ArrowModel Help for Newbies

Agile Scoring



ArrowModel Help for Newbies



What is scoring?

After building a statistical model to predict an event (hence a binary variable), one often ends up giving each individual, or each case, a score which is highly correlated with the event. This process is called scoring.

What is a (statistical) model?

The important branch of Statistics where you want to predict a target variable is called modeling, or model building. Recently, managers have begun using the expression "what are the drivers of ...?" to mean the same thing. The goal of modeling is to find a trustworthy formula which uses the predictor variables to compute the target variable. The most common case for predicting a continuous variable consists of a linear combination of the predictors. The widely used technique is called multiple regression.

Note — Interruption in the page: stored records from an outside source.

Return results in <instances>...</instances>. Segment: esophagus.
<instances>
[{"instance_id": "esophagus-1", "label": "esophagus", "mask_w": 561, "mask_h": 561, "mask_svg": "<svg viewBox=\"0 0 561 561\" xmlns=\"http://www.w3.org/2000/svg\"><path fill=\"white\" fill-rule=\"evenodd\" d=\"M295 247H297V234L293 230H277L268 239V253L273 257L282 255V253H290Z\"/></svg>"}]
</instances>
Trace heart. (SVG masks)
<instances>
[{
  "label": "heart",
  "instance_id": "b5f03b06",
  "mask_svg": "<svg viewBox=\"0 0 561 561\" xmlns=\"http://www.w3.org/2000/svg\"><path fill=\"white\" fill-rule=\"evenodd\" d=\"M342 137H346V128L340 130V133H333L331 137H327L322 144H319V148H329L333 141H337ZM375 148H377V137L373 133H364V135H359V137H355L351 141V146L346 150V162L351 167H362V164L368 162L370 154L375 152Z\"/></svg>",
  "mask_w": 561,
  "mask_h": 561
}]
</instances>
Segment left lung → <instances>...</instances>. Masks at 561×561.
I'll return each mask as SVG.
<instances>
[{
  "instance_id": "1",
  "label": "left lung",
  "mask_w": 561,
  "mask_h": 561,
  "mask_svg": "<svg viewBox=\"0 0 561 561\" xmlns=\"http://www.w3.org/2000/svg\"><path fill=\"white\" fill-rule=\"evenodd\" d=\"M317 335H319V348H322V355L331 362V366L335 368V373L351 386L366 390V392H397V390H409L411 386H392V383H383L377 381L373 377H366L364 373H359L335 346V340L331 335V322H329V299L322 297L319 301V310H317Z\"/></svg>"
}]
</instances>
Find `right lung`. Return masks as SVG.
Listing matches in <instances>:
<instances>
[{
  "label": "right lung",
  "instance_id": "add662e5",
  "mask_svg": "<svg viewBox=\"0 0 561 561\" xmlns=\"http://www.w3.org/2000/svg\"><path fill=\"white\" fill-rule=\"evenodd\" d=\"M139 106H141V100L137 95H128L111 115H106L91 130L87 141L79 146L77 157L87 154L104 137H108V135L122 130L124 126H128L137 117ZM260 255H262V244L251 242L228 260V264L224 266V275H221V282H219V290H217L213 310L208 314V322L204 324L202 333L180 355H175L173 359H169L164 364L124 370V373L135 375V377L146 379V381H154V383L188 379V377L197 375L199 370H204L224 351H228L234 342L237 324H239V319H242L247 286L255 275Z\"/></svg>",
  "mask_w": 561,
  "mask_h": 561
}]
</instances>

What about predicting an event?

Sometimes, you want to predict an event which either does or does not occur, i.e. a binary variable. It seems simpler than the prediction of a continuous variable, but it is much harder. The main techniques for doing that are logistic regression, decision trees and neural networks. They are very different and each have their champions in the profession, but luckily for the user, their results are similar in terms of predicting ability.

What kind of data is necessary to build a model?

You need a matrix of data where each row corresponds to an individual or to a case for which you have information. The columns of the matrix are called variables, for example age, sex, income, education level, number of children, etc. One of these variable should be the one that you want to predict.

In general, you need many more rows than you have columns, by several orders of magnitude.

Because of the "Garbage In, Garbage Out" principle, you must clean your data: almost all the professional statisticians we know spend a huge amount of time cleaning data.

How do models work?

Of course, there's no magic involved. We simply use the idea that the past can help us predict the future. You do need a lot of historical data, hopefully related to what you want to predict, and "voila:" most programs use classical statistical methods and will take care of the rest.

Do models always work?

If you have short term data, they certainly cannot help you detect the end of a bubble.

But in general, if you have enough clean data, how well you do in the end will depend on two factors: whether or not the information you have is related to the variable you want to predict, and whether or not you have the right tools at your disposal.

When your target variable is binary, we believe that ArrowModel is the right tool for the job.